Wednesday, 28 August 2013

Gorilla warfare

From The Local:

A gorilla opened a gash in a Swedish woman's forehead after throwing rocks at her at a Swedish zoo on Saturday.

The woman, 38, was hit in the forehead by the stone, which was thrown by one of the five gorillas at the Kolmården National Park in central Sweden. The stone measured roughly five centimetres in diameter, said Marjorie Castro, head of the zoo...

However, following the news of the stone-throwing gorilla, other Swedes shared similar stories about their experiences with the Kolmården primates. The mother of a 7-year-old boy told Aftonbladet that Enzo the gorilla had thrown a stone at her son in July last year.

"I got so scared and was thinking 'Please, don't throw rocks," the boy told the paper. "They are scary."

Kolmården made headlines in June last year when the zoo's wolf pack mauled and killed a female employee.

11 comments:

Kj said...

Apparently they can do sign language. He was merely trying to communicate "fuck off, what are you looking at?".

Mark Wadsworth said...

Kj, possibly.

Although if he is a proper manly gorilla and she is a traditional Swedish woman (blonde, slim, sexy etc) then perhaps it is some sort of gorilla mating ritual.

Ben Jamin' said...

You seem to have missed the even more interesting story "Swede blooded in beaver attack".
http://www.thelocal.se/48932/20130708/

Kj said...

Can you say bloodied?

Mark Wadsworth said...

BJ, no possibility for double entendres there, eh?

Kj, the headline was " bloodied" actually and it is perfectly good English. http://www.thefreedictionary.com/bloodied

"Blooded" (without the "i") is a different word, i.e. "warm blooded" or "cold blooded".

Bayard said...

Odd use of the word "bloodied", though, as it implies that the blood was the beaver's, which it wasn't.
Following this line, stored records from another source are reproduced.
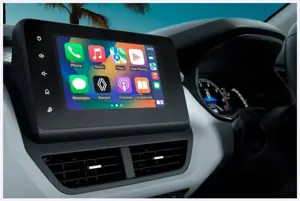 Renault Kiger Techno
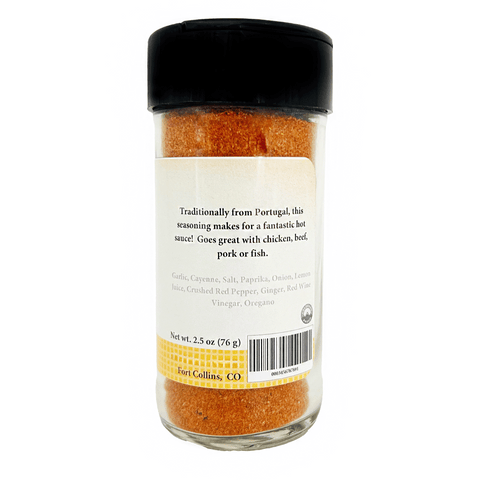 Piri Piri Blend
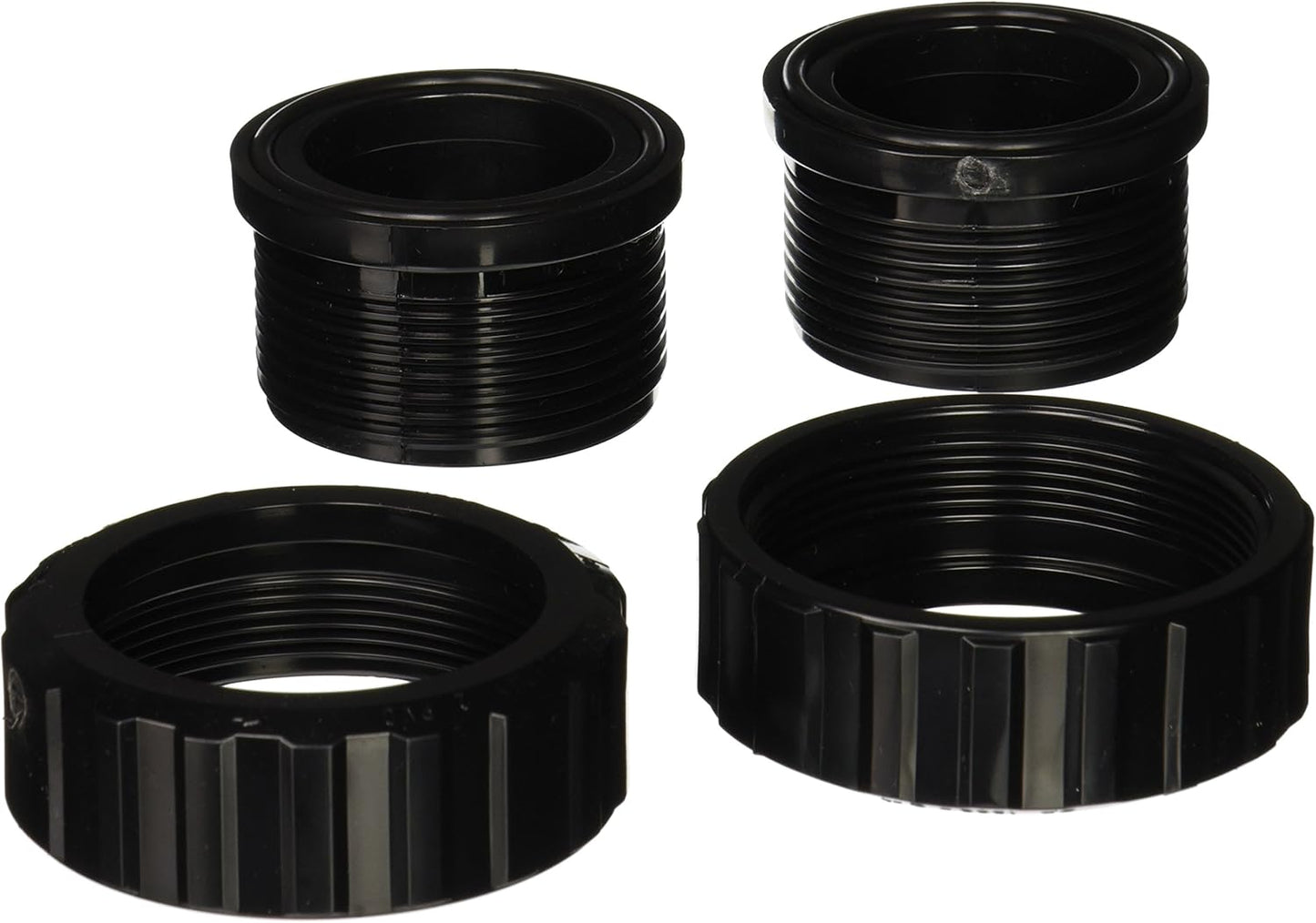 Union Connector, CL200-SP1500UNPAK2 : 1.5"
If the blood was the woman's then I think we would have used "injured" in the UK.

Mark Wadsworth said...

B, I personally would steer well clear of "bloodied" and "blooded" as they are adjectives apparently derived from a verb where nobody ever uses the verb itself.

Like "large sized", does anybody consciously "size" something?

Kj said...

B: my thoughts exactly, plus I've not come across the word bloodied. But maybe it was a word picked to portray a mild injury. But still used the word "attack", which is exaggerating if you read the story.
I'd go for "Confused Beaver leaves woman with stitches"... err.. maybe not.

Bayard said...

The English language is littered with past participles and other formations, where the root word has become disused, just as it is littered with words that only survive in a single phrase. The verb "to blood" still crops up now and again, but the verb "to bloody" seems to have died a death. The verb "to size", while rare, still hangs on in there in its meaning of "sort by size".

Kj, how about "Beaver confusion leaves woman hurt"?

Mark Wadsworth said...

B, yes, but "sizing" in that context means "to measure".

If you get a "super-sized" meal at McD's then has the person behind the counter "sized" it?

Or is it "super-size meal" without the "d".

In fact "disused" is another one. Have you ever "disused" anything.

"Oh - the lawnmower? I disused that once we'd concreted over the garden."

Bayard said...

I think the implication is that someone, somewhere has sized the meals on offer and the super-sized meal has been judged to be extraordinarily large. Alternatively, there is a verb, "to super-size" (along the lines of downsize) hiding away somewhere, which means, presumable, "to make extraordinarily large", or the word was made up purporting to be the past participle of such a verb, which has never existed. With English, especially since the Americans got hold of it, the possibilities are endless.